• What to work on:
A: Repeat everything in the workshop description below from "From networks of" down to "of practical innovation.".
B: Name each field of research background that the workshop description below gives for the workshop's speakers.

• Text segment:
>>
Past Projects Archive: Feedback and Dynamics in Nature Workshop

Held in conjuction with the 2006 Grace Hopper Celebration of Women in Computing Conference, ABI hosted a technical workshop on the field of Feedback and Dynamics in Nature.

The method of nature: who could ever analyze it?
- Ralph Waldo Emerson

We live in a world Emerson could never have imagined; in a time where simple observation of the natural world has given way to tools and technologies allowing the exploration and modeling of the complex systems of nature. Unraveling the mysteries of nature’s own networks, introducing control systems to revive and rejuvenate damaged habitats, identifying sustainable procedures for human technologies to coexist with the natural world, and ultimately redirecting the function and utility of bio-systems for a variety of practical purposes are key goals in the multi-disciplinary field of Feedback and Dynamics in Nature or FDN.

Though relatively new, the field of FDN is undergoing a rapid revolution. The convergence and advances across a variety of sciences and technologies such as genomics and proteomics, computing and communications technologies, embedded networked systems, and the study of large-scale, complex, adaptive systems are all driving new models, applications, and control paradigms.

From networks of cells to insects to ecosystems and from wildfires to earthquakes, the role of feedback as a mechanism and dynamic analysis of the underlying control systems required to sustain and regulate complex phenomena will be an increasingly significant force of practical innovation.

The Feedback and Dynamics in Nature Workshop focused on this emerging field and included talks from researchers from diverse backgrounds including biology, physics, ecology, geology, engineering, and computer science. The discussions highlighted recent interdisciplinary successes in this area and targeted new opportunities for progress through interaction and convergence among these fields of study. Students, post-docs, faculty and industry professionals interested in this new and exciting field are attended the event.

The day’s agenda included an introduction into the field by Jean Carlson of the University of California, Santa Barbara, Naomi Ehrich Leonard of Princeton University, and Richard Murray of California Institute of Technology. Biological models of a distributed intelligence were described by Julia Parrish of the University of Washington, and Pamela Silver of Harvard University explored innovations in designing biological systems. Participants benefited from a talk moderated by Dr. Maria Klawe on research in interdisciplinary science given by Ralph Archuleta of the University of California, Santa Barbara, Margaret Martonosi of Princeton University, and Linda Petzold of the University of California, Santa Barbara. Deborah Estrin of University of California, Los Angeles shared her work on networked sensing systems.

The day closed with a poster session. Poster abstracts can be found in the workshop program.

Many students received scholarships to attend the workshop due to the generous support of the California Institute of Technology, Princeton University, and the University of California, Santa Barbara.
<<
• Data shown:
>>
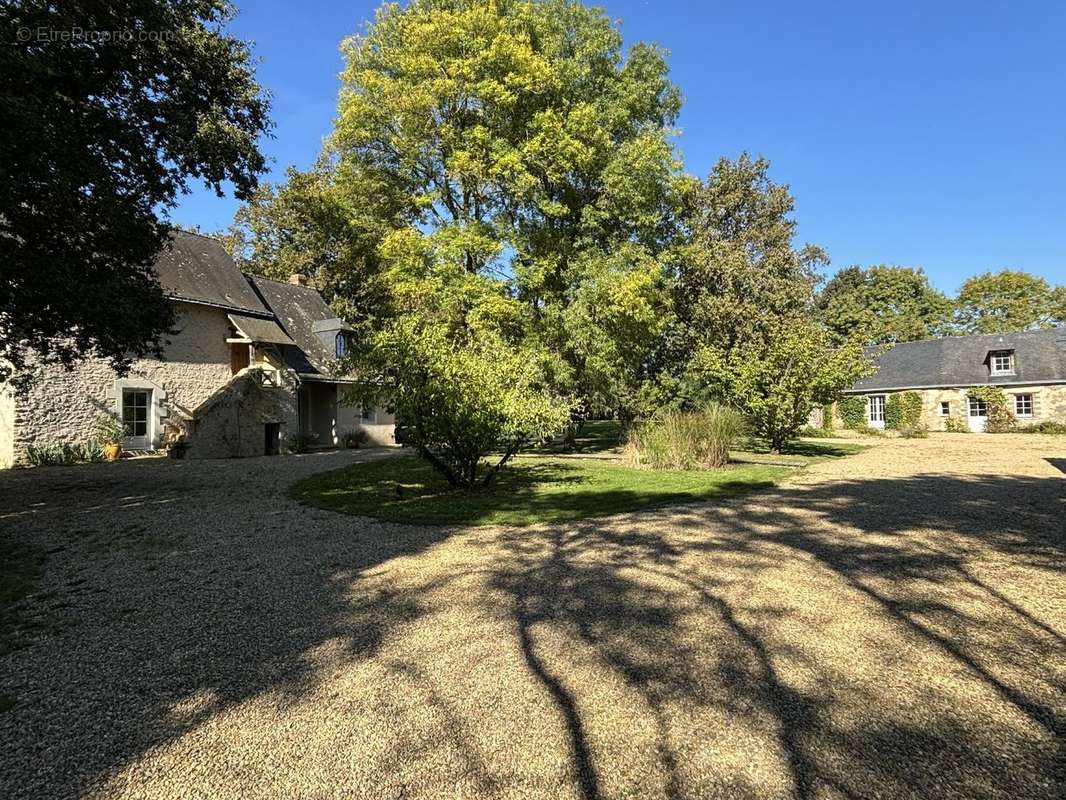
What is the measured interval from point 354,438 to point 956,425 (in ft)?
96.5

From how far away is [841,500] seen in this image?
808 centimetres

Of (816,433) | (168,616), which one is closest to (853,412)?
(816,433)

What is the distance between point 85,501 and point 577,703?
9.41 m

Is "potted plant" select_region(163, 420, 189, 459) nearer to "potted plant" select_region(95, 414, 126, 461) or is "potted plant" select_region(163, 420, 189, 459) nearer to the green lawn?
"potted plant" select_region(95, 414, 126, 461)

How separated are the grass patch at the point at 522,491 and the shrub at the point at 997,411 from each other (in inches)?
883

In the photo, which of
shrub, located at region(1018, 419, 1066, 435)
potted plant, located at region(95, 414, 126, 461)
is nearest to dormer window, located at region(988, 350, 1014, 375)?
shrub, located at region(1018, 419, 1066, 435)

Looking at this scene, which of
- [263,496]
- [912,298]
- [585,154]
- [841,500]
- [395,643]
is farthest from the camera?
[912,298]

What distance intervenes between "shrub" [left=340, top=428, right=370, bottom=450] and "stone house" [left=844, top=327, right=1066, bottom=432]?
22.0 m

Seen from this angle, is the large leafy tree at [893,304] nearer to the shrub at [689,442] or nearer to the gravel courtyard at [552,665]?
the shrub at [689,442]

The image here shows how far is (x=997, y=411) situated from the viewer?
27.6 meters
<<
>>
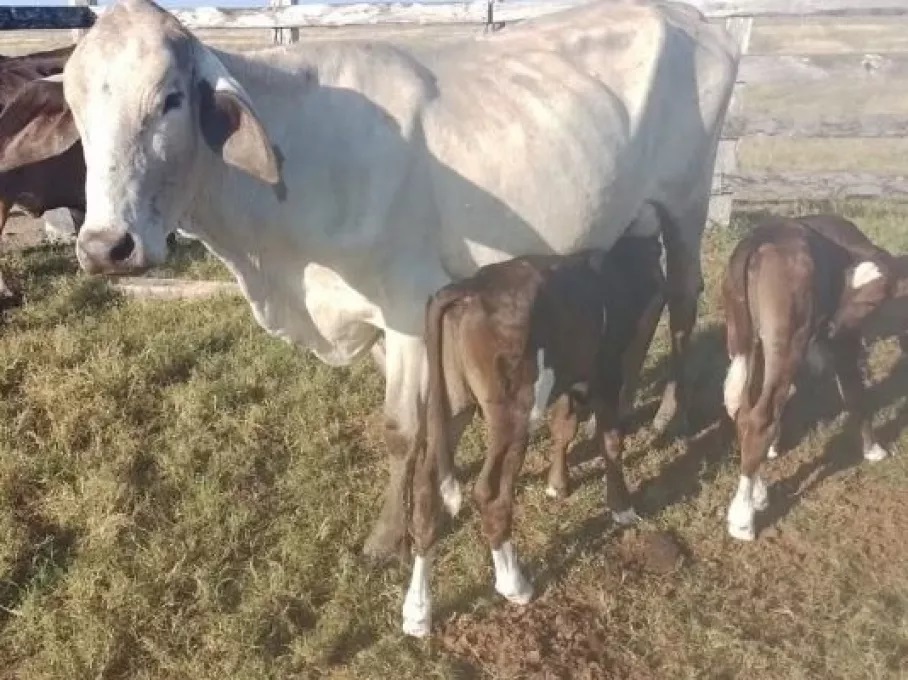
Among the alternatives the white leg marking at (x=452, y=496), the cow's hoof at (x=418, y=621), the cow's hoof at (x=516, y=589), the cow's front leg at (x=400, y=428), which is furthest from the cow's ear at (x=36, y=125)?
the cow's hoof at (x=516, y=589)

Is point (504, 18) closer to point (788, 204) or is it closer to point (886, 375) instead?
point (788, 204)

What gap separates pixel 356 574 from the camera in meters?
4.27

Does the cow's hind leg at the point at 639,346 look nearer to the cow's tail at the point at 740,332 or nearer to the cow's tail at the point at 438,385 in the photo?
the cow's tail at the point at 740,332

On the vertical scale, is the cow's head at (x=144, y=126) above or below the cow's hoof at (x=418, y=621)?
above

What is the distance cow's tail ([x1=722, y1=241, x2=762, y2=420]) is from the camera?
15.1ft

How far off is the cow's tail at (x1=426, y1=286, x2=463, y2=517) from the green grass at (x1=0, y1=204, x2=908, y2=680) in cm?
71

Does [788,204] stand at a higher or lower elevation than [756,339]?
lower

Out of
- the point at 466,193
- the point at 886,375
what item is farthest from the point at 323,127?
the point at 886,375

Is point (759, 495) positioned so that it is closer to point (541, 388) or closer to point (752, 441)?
<<
• Results of the exercise:
A:
From networks of cells to insects to ecosystems and from wildfires to earthquakes, the role of feedback as a mechanism and dynamic analysis of the underlying control systems required to sustain and regulate complex phenomena will be an increasingly significant force of practical innovation.

B: Biology, physics, ecology, geology, engineering, and computer science.